A woman is seen naked, from behind, but it’s through two doors, and in the point-of-view of a killer tire, so it’s not really anything you can do much with.

Profanity

Not excessive, and what’s there’s mostly from the ‘spectators’—the embedded horror-movie audience meant to offer the same objections we would, or already are, thereby anticipating and perhaps deflating those objections (think the pirate contingent in the theater watching Spongebob, or the Woody-Allen-ish ‘chorus’ offering their commentary on the various goings-on, or even the narrator-cum-singer in Dead & Breakfast, etc.  Not at all an uncommon conceit, the problem only arising when/if the our stand-ins in the movie are only there to pad it out, or make it ‘smart’ and art-housy). However, those objections: a tire in a music montage?
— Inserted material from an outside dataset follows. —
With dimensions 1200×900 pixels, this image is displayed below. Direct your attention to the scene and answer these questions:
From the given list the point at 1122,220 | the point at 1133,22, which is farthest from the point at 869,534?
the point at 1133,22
Specifically, a psychokinetic tire with malicious intent (and still a lot of tread) and a taste for blood and NASCAR getting the soft-focus, Baywatch kind of musical interlude?

Violence & Gore

A bottle is graphically decapitated in the opening scenes (the ‘ blood sacrifice’ all true horror needs to properly begin), and various insects and small animals are similarly sacrificed, largely just to establish for us this killer tire’s capabilities and proclivities, but, in the scorpion’s death, say, the intent would also seem to be to show us that moviemakers have done their homework (it’s updated Peckinpah).

Once things move to town, though, the animals are safe, and all subsequent head explosions—the tire’s main method, and not at all unpleasing—would seem to owe more either to Tom Savini’s special effect in Maniac or to the central device in Scanners, though rendered here in much more loving detail. As for the plot, though, the trailer would make you think slasher, and the tire’s glanced-at backstory would seem to support that, though if this is a slasher, it’s more of the Duel or Hitcher variety, almost as if the vehicles in that crashed and burned, but, had we sat in the audience long enough, we’d see a tire come rolling from those flames, not so much Chucky-style as in homage to the Denzel Washington/John Goodman Fallen, or perhaps Madison Smartt Bell’s Close Your Eyes (aka ‘Dr. Sleep’).
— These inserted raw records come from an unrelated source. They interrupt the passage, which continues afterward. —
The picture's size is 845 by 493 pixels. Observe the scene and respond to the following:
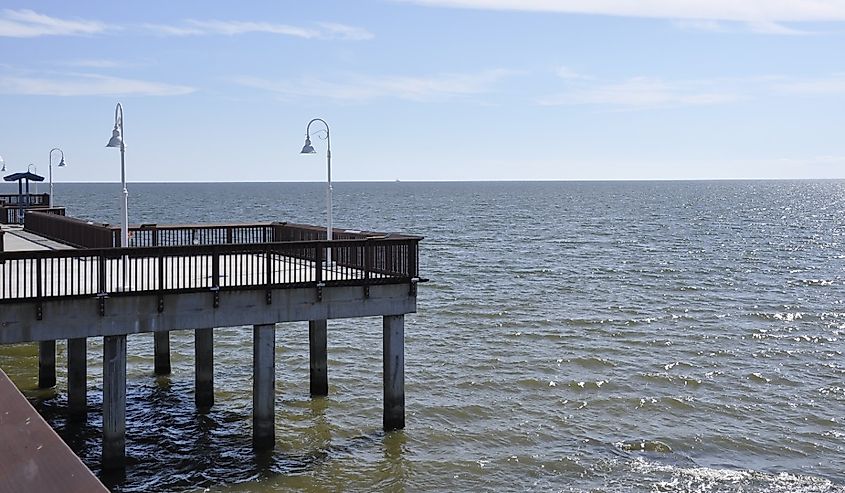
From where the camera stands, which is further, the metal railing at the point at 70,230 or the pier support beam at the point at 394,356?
the metal railing at the point at 70,230

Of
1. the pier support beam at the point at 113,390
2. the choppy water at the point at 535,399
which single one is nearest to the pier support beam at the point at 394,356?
the choppy water at the point at 535,399

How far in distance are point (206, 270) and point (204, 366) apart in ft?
12.4

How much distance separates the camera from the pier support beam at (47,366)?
70.7 feet

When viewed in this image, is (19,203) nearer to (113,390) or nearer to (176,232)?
(176,232)

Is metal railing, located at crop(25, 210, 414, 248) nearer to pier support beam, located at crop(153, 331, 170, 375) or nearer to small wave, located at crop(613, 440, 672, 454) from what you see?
pier support beam, located at crop(153, 331, 170, 375)

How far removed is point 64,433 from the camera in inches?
712

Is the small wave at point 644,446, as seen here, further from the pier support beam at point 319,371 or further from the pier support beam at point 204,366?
the pier support beam at point 204,366

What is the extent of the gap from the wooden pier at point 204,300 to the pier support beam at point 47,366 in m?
2.98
Frightening/Intense Scenes

Unless metafiction fundamentally unmoors you or shakes your confidence in a consensual reality, Rubber should be pretty tame. If your tolerance for those kind of narrative hijinks is up enough to laugh at Blazing Saddles riding through the fourth wall, though, then this should be right up your alley (unless of course you’re of the contingent who suspects that metafiction is what you do when you don’t have confidence in the core story, so try to dress it up in various in-jokey ways, so as to distract us from the donut hole in the middle of the story. Some people just like the sprinkles, though. They’re not nutritious, no, but they do go down well, and make you smile, and there’s lines built in as guide, like “Stop acting like this is real life,” and, even the title, doesn’t it already put you in the arthouse? It’s very Jarmusch, very Hartley).

Alcohol/Drug Use

Negligible, unless of course you take into account the mass amounts surely ingested to want to update Attack of the Killer Tomatoes, just with a tire, while at the same time—perhaps inadvisedly?—trying to keep enough self-awareness on-screen (think Magnum PI, smiling into the camera one too many times) to maintain some independent cinema cred.